#### DATASET ROWS ####

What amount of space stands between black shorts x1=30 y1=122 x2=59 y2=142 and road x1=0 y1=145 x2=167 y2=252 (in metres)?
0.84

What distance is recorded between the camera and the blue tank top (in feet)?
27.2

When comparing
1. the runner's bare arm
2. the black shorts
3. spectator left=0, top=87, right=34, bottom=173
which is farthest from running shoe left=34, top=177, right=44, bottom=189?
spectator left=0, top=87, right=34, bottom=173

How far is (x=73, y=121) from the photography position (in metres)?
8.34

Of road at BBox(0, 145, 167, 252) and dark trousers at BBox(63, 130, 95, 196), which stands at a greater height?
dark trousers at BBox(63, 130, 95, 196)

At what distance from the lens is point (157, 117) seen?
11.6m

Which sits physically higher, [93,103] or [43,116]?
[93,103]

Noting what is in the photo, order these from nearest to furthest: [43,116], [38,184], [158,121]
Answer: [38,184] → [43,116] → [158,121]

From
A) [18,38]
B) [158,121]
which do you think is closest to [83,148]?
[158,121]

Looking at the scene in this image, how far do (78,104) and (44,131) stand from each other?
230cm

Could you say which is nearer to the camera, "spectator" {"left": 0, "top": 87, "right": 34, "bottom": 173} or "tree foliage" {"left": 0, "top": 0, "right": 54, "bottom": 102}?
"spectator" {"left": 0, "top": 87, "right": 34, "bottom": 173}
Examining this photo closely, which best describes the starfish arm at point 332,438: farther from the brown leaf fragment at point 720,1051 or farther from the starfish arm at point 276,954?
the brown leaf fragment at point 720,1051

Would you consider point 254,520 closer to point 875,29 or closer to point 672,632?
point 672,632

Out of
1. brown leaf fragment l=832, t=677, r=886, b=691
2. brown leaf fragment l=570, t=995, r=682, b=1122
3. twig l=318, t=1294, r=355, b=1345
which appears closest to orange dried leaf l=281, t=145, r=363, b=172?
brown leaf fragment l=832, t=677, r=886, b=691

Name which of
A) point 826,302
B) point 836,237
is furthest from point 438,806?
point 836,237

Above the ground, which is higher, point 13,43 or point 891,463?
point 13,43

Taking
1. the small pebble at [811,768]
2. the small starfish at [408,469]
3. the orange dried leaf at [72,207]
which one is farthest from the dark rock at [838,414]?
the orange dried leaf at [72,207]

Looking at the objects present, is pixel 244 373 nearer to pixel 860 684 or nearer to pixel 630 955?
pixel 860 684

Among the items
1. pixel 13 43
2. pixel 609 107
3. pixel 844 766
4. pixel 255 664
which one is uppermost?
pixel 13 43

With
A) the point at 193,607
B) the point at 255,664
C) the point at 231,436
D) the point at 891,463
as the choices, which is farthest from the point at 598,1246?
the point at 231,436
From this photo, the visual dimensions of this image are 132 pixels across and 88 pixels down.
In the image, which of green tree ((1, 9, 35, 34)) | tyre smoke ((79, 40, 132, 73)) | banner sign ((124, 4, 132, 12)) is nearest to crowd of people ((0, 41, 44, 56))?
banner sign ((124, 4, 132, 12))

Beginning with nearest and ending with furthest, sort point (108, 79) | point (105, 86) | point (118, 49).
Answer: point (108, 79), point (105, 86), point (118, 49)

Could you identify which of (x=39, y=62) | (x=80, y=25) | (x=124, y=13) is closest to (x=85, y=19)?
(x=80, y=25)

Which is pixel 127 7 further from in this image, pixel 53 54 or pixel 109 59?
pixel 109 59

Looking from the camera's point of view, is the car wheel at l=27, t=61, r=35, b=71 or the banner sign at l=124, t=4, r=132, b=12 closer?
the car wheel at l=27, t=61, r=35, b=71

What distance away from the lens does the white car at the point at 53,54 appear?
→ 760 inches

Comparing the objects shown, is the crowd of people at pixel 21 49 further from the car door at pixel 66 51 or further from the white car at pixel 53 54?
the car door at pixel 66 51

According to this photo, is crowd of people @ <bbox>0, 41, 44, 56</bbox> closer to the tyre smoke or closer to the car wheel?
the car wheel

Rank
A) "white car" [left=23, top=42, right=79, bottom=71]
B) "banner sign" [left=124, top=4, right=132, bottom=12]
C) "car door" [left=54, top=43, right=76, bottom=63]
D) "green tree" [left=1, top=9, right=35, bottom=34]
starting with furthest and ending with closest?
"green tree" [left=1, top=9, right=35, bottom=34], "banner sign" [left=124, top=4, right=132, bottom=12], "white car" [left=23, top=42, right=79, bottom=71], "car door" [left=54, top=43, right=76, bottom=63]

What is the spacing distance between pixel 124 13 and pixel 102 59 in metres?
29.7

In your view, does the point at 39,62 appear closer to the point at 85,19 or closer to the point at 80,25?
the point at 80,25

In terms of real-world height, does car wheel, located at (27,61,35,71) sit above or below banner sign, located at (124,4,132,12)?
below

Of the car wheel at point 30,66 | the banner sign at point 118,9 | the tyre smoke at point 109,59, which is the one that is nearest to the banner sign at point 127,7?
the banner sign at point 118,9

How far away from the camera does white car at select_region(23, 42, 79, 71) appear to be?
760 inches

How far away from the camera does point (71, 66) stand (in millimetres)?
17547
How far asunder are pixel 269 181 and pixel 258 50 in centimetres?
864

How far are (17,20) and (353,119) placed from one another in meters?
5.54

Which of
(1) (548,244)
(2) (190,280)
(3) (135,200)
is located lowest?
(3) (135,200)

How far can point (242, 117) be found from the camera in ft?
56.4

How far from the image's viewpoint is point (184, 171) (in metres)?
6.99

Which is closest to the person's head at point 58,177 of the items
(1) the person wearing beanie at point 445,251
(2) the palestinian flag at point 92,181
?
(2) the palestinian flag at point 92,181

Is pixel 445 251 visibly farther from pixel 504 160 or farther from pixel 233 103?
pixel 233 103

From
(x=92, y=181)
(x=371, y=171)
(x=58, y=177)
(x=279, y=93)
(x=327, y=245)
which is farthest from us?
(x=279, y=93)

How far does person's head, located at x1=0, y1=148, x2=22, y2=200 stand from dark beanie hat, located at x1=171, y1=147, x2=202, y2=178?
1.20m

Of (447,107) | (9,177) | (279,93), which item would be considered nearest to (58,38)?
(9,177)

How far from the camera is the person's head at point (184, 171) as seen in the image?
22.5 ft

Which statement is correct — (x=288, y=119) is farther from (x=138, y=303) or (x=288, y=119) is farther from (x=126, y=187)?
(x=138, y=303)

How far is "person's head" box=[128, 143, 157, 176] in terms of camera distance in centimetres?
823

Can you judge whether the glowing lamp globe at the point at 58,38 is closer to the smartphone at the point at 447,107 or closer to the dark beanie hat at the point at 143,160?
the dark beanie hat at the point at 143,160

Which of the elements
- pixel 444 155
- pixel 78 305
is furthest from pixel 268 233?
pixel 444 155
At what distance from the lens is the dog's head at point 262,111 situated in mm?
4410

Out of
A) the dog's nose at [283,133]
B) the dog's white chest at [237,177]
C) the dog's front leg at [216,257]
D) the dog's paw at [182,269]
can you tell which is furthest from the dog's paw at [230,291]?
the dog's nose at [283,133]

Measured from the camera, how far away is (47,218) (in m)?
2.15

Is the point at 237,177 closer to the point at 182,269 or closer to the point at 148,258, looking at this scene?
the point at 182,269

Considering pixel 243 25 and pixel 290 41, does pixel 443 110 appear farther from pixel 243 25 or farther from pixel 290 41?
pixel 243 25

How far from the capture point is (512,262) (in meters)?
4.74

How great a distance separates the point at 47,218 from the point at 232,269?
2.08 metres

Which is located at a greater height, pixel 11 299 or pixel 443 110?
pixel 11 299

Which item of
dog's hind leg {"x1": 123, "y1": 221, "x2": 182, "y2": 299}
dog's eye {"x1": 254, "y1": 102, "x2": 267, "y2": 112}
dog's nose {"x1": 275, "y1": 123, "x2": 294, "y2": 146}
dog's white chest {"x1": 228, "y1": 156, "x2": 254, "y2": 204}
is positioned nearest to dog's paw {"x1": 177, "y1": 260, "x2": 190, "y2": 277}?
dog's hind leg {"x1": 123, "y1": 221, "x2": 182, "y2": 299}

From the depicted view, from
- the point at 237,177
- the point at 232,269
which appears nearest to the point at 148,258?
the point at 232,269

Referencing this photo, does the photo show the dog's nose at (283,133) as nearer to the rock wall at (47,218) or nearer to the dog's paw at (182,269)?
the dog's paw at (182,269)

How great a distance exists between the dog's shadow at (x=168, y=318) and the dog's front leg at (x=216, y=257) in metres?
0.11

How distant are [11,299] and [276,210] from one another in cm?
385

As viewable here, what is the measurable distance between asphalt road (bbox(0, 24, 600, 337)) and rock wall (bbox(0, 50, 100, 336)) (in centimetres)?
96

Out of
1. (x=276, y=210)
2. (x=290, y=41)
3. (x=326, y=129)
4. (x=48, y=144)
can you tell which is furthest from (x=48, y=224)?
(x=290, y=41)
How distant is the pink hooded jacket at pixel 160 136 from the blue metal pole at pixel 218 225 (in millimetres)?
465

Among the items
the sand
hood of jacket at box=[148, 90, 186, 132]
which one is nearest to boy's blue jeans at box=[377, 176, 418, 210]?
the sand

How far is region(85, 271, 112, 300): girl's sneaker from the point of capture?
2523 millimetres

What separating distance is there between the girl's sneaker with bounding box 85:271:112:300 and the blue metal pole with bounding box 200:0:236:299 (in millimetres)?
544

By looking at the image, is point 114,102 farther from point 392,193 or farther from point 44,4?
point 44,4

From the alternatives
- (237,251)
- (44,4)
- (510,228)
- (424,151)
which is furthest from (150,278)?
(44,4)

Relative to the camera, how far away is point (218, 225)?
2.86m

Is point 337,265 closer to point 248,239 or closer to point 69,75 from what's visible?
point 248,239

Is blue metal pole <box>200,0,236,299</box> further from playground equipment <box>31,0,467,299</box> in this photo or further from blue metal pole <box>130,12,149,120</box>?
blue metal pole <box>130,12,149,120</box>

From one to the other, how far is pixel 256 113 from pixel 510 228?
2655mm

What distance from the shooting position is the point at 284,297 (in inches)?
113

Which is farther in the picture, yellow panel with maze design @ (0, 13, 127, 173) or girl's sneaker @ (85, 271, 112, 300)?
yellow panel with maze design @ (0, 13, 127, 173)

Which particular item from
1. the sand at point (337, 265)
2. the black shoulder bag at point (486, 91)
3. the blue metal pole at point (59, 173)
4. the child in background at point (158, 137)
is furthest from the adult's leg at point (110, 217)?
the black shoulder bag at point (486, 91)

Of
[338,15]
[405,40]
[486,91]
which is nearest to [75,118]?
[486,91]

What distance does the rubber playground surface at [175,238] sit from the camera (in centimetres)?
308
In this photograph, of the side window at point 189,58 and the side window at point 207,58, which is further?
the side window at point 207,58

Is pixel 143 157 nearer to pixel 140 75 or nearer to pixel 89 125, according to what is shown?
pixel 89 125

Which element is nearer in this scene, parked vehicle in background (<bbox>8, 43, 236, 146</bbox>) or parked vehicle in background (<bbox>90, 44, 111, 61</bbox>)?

####

● SHORT EXERCISE:
Copy, character for character, the lines from the line that holds "From one to" through the final line of the records above.

● SOLVED PROBLEM:
From one to the other, how far is pixel 256 113 from pixel 510 228?
2655mm

What distance from the shooting position is the point at 284,297 (in inches)?
113

Which is farther in the picture, yellow panel with maze design @ (0, 13, 127, 173) or girl's sneaker @ (85, 271, 112, 300)?
yellow panel with maze design @ (0, 13, 127, 173)

Which particular item from
1. the sand at point (337, 265)
2. the black shoulder bag at point (486, 91)
3. the blue metal pole at point (59, 173)
4. the child in background at point (158, 137)
is furthest from the adult's leg at point (110, 217)?
the black shoulder bag at point (486, 91)

Of
[338,15]
[405,40]
[486,91]
which is nearest to [75,118]?
[486,91]

What distance does the rubber playground surface at [175,238] sit from the camera (in centimetres)?
308
In this photograph, of the side window at point 189,58 and the side window at point 207,58, which is further?
the side window at point 207,58

Is pixel 143 157 nearer to pixel 140 75 or nearer to pixel 89 125, according to what is shown?
pixel 89 125

Which element is nearer in this scene, parked vehicle in background (<bbox>8, 43, 236, 146</bbox>) or parked vehicle in background (<bbox>90, 44, 111, 61</bbox>)?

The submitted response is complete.